_WHAT NEEDS TO BE DONE_
Collect every line of the material below that contains the word "smallest", and copy each of those lines in full.

§

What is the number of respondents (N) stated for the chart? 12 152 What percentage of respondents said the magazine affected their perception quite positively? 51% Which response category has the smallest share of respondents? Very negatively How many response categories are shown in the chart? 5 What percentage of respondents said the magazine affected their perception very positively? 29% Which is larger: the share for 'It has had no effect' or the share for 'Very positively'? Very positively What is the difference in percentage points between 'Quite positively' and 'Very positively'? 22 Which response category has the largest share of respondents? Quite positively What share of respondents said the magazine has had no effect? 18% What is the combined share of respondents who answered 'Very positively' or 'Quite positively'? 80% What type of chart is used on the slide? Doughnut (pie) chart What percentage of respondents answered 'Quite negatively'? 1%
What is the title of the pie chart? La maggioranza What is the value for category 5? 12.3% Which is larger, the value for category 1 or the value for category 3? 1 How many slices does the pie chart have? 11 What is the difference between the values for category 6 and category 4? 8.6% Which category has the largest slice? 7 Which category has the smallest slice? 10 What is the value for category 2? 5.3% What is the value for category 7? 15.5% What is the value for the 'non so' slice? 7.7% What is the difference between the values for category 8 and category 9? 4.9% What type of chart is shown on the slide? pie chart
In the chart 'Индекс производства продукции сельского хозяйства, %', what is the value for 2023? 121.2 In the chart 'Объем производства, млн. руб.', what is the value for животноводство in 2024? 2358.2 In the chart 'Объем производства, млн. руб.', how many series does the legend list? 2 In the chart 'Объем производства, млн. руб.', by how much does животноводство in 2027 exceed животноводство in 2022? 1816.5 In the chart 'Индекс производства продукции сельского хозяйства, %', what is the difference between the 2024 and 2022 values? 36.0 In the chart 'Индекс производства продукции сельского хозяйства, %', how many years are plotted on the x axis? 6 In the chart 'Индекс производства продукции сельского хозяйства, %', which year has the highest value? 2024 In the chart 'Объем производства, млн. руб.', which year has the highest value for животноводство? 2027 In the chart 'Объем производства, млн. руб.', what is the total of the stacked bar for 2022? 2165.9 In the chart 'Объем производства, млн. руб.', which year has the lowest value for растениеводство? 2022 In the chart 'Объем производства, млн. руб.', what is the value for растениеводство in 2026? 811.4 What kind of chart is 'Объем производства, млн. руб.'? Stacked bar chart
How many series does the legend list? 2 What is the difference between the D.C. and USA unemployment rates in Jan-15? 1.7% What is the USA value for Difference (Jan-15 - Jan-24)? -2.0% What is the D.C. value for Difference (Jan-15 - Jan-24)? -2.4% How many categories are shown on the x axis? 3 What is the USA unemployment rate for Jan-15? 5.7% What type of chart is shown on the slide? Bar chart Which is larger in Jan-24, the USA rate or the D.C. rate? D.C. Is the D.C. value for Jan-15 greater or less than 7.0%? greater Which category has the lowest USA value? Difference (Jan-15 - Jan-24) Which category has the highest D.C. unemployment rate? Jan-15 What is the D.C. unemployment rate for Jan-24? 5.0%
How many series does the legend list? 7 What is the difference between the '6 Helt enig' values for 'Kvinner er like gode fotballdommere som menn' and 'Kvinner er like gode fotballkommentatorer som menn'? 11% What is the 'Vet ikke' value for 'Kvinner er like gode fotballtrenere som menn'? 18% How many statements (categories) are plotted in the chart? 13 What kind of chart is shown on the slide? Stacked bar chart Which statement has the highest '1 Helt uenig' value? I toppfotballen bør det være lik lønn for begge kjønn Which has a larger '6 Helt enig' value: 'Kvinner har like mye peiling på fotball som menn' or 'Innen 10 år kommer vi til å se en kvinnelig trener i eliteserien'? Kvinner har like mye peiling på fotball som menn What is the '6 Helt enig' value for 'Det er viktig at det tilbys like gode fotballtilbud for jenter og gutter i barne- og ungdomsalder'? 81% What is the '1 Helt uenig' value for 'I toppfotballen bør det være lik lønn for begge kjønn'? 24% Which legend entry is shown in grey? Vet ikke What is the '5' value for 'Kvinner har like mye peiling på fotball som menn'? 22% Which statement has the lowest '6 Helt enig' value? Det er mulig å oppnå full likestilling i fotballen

§

_EXERCISE SOLUTION_
What is the number of respondents (N) stated for the chart? 12 152 What percentage of respondents said the magazine affected their perception quite positively? 51% Which response category has the smallest share of respondents? Very negatively How many response categories are shown in the chart? 5 What percentage of respondents said the magazine affected their perception very positively? 29% Which is larger: the share for 'It has had no effect' or the share for 'Very positively'? Very positively What is the difference in percentage points between 'Quite positively' and 'Very positively'? 22 Which response category has the largest share of respondents? Quite positively What share of respondents said the magazine has had no effect? 18% What is the combined share of respondents who answered 'Very positively' or 'Quite positively'? 80% What type of chart is used on the slide? Doughnut (pie) chart What percentage of respondents answered 'Quite negatively'? 1%
What is the title of the pie chart? La maggioranza What is the value for category 5? 12.3% Which is larger, the value for category 1 or the value for category 3? 1 How many slices does the pie chart have? 11 What is the difference between the values for category 6 and category 4? 8.6% Which category has the largest slice? 7 Which category has the smallest slice? 10 What is the value for category 2? 5.3% What is the value for category 7? 15.5% What is the value for the 'non so' slice? 7.7% What is the difference between the values for category 8 and category 9? 4.9% What type of chart is shown on the slide? pie chart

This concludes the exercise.